RECORDS FOR THE TASK START

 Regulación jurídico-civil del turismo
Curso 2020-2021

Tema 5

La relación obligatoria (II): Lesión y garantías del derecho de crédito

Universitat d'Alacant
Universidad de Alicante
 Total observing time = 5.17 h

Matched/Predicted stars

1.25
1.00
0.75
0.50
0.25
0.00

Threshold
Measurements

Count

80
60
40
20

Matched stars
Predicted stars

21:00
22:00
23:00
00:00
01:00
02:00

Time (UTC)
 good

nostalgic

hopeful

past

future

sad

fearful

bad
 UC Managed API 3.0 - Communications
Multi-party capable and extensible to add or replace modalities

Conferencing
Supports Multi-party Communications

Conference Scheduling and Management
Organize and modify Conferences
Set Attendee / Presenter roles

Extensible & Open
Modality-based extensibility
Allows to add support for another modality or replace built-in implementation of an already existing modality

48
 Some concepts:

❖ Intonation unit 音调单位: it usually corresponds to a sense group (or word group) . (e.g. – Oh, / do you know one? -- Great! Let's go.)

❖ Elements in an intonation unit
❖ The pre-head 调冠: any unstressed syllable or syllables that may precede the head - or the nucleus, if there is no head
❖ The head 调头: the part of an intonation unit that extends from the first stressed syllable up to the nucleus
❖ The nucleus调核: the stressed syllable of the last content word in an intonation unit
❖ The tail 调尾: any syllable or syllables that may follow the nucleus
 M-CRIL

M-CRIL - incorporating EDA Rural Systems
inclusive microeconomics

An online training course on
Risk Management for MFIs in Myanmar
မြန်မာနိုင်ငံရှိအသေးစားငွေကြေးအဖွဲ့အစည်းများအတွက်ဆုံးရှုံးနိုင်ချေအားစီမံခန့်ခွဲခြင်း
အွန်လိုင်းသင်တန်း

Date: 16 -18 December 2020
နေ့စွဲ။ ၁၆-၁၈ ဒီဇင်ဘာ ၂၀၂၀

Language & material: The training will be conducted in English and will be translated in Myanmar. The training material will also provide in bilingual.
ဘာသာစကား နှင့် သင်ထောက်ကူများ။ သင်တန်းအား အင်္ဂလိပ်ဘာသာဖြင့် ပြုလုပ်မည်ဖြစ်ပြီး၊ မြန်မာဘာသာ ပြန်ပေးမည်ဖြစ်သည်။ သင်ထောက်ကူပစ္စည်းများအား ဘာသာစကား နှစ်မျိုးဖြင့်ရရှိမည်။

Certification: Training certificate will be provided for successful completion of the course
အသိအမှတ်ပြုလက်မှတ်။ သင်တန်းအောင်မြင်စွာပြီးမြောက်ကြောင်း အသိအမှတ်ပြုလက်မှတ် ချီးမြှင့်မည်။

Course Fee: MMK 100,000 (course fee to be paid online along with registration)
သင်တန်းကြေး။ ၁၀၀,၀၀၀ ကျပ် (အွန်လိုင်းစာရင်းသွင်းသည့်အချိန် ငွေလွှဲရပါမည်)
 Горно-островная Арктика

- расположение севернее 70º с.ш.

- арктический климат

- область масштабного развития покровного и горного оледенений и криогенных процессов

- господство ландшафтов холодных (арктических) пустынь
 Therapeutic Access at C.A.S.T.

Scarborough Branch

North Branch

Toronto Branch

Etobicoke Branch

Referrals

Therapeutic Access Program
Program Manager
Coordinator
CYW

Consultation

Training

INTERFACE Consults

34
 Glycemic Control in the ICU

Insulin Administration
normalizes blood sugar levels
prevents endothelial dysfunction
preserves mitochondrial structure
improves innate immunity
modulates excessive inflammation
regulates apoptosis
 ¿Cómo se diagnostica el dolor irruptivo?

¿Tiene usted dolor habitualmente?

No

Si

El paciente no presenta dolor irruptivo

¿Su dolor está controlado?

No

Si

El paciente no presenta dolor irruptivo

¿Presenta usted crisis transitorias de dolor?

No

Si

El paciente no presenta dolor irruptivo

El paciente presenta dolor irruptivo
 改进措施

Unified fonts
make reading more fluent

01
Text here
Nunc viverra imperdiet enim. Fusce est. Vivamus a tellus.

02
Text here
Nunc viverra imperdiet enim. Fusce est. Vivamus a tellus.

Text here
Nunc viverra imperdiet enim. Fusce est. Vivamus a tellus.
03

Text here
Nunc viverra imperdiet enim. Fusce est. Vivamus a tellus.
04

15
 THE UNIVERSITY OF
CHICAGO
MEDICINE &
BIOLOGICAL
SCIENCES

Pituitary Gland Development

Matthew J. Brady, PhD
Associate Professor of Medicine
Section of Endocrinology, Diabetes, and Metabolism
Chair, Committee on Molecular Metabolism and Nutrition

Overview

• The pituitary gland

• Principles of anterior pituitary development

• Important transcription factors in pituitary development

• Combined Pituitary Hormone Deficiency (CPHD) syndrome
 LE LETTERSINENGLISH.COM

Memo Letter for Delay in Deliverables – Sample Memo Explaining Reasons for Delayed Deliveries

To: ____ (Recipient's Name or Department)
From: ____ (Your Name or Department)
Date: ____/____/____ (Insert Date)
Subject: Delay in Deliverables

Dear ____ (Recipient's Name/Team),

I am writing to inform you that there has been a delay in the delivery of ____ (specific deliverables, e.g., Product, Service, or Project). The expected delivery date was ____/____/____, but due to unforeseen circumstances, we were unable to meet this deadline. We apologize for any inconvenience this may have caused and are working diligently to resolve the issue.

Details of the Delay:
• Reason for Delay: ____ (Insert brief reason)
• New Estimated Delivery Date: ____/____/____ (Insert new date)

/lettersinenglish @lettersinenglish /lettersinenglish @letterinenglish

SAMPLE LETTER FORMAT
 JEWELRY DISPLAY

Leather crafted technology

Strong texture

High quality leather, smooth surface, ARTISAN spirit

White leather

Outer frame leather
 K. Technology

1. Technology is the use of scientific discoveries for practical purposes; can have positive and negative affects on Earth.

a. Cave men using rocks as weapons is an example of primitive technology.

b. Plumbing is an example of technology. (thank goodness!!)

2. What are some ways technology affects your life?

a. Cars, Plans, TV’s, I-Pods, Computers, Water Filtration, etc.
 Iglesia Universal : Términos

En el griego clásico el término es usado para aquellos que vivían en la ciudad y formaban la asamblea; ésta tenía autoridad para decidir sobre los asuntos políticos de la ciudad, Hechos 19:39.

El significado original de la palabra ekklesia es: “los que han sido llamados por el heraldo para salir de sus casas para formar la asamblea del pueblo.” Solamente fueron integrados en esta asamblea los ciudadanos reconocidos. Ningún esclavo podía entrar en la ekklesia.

RECORDS FOR THE TASK END

ACTIVITY: Every line above with the word "Metabolism" is to be copied out.

TASK RESULT:
Section of Endocrinology, Diabetes, and Metabolism
Chair, Committee on Molecular Metabolism and Nutrition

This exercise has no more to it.